スカウト同士が言い争っているところに出くわした。

 一人は涙をぽろぽろこぼしながら泣きじゃくっている。

「どうしたの?」泣いていないほうのスカウトに聞きただすと、彼ではなく泣きじゃくっているスカウトが、嗚咽の合間にとつとつと話し出した。

「A君が僕のお母さんのことを「でべそ」だといって聞かないんだ。僕のお母さんはでべそなんかじゃない」

 一瞬笑ってしまいそうになったが、彼にとっては自分のお母さんのことを、からかわれた、ということで一杯になっているのだろう。

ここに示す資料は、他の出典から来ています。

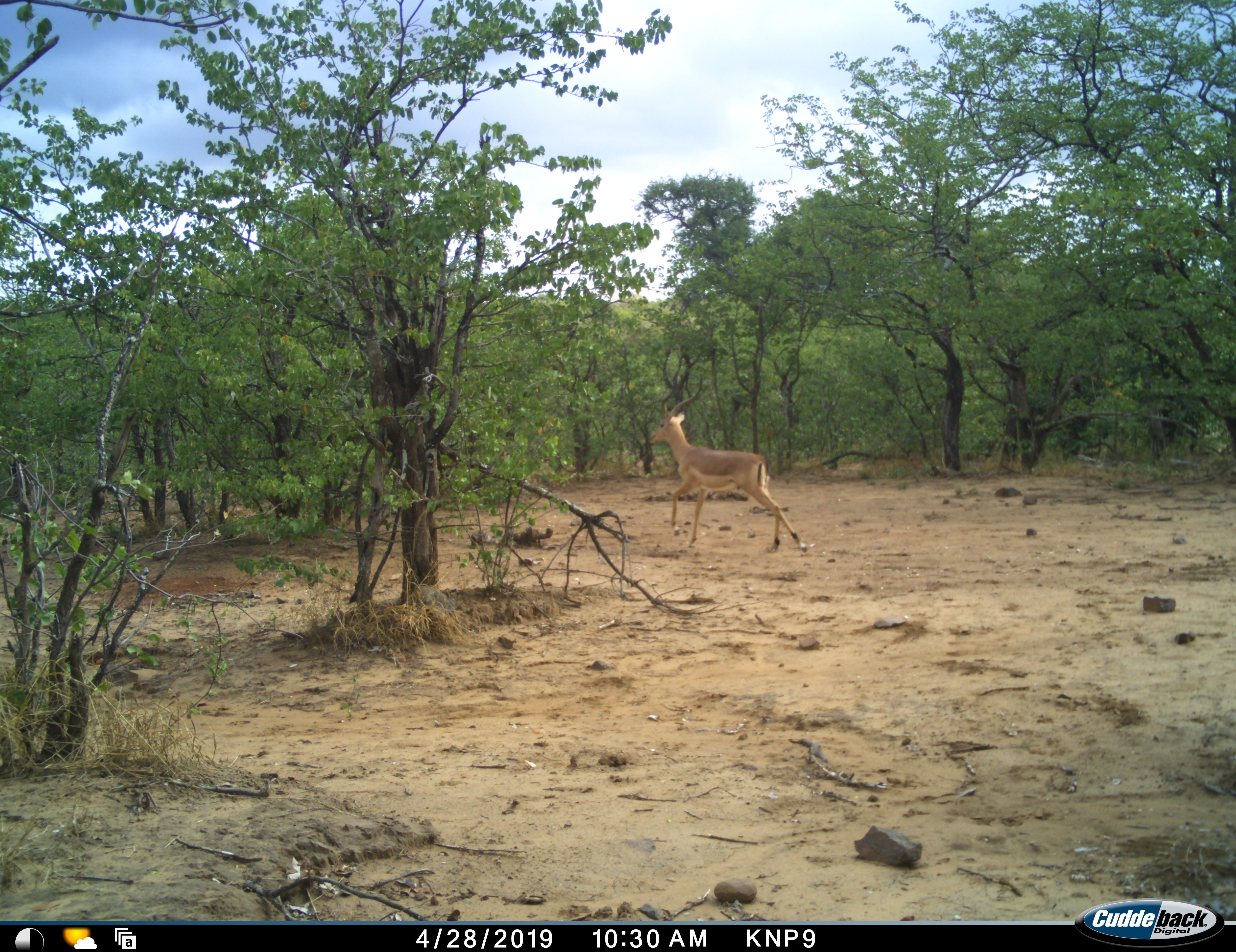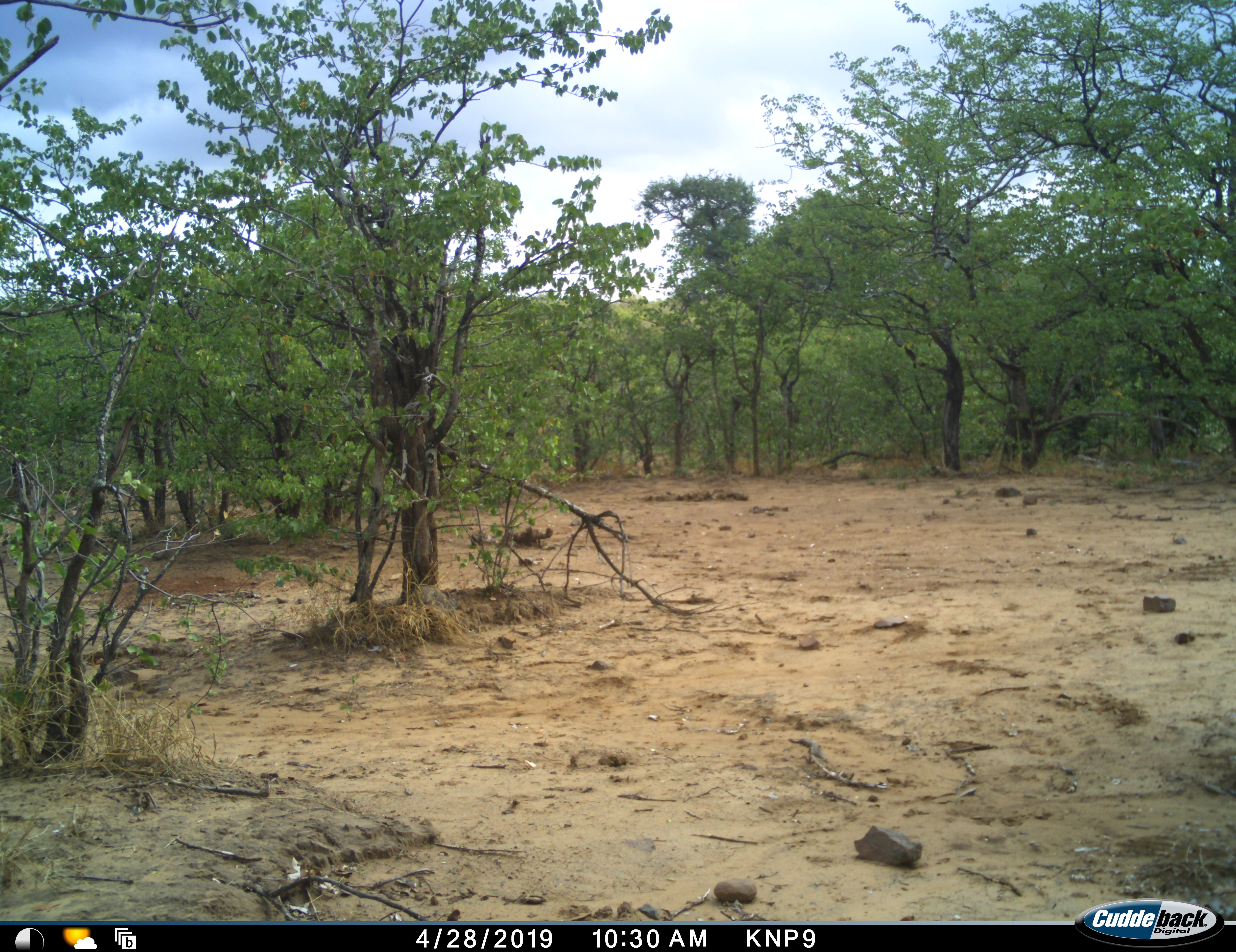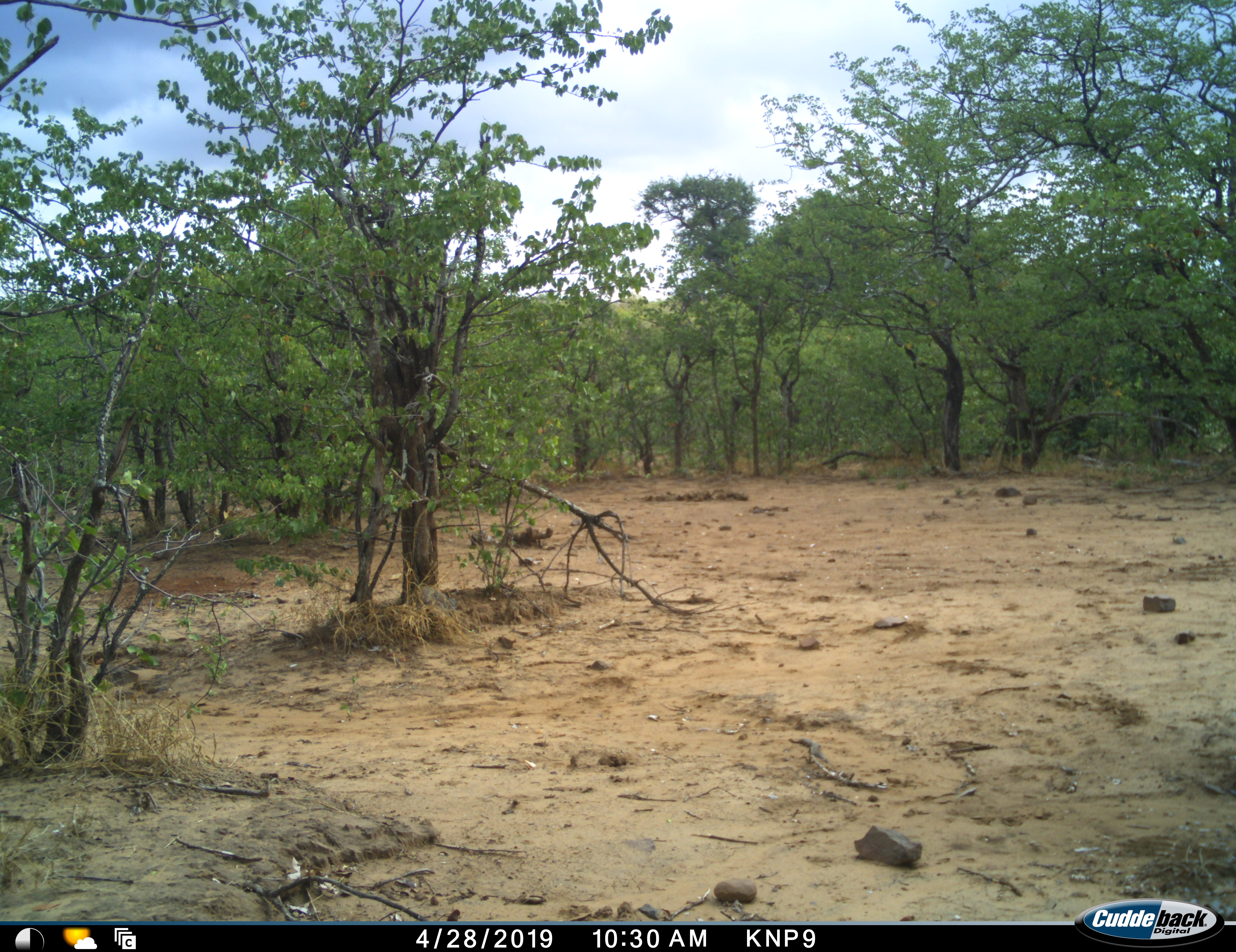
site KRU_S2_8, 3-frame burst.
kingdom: Animalia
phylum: Chordata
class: Mammalia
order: Artiodactyla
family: Bovidae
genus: Aepyceros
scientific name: Aepyceros melampus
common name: impala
Impala (Aepyceros melampus), count 1. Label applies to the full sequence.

彼の目を見ながらその気持ちを考えると、なぜだか私まで涙ぐんでしまった。

 A君に「冗談にせよ、ひとのお母さんのことを、そんなふうに言うもんじゃない。もし君が同じ事を言われたらどんな気持がするか、よく考えてごらん」

 そう言いながらも涙が止まらなかった。A君はどうして私まで泣き出してしまったのか、不思議そうに見つめながらしばらくだまっていたが、そのうちコックリと頷いて、「ごめん、もう言わないよ」と言ってくれた。

 「もう二度と人のいやがることを言ってはいけないよ。分かったら握手して、皆のところに戻ろう」と言ったら、A君がさっと手を出して、相手の手をとって、しっかり握手したまま、二人で駆けていった。

 それは他から見ればほんの一瞬の出来事だったにちがいないが、二人の気持の葛藤を考えると、私はその場からしばらく動けずに、涙の流れるままに立ち尽くしていた。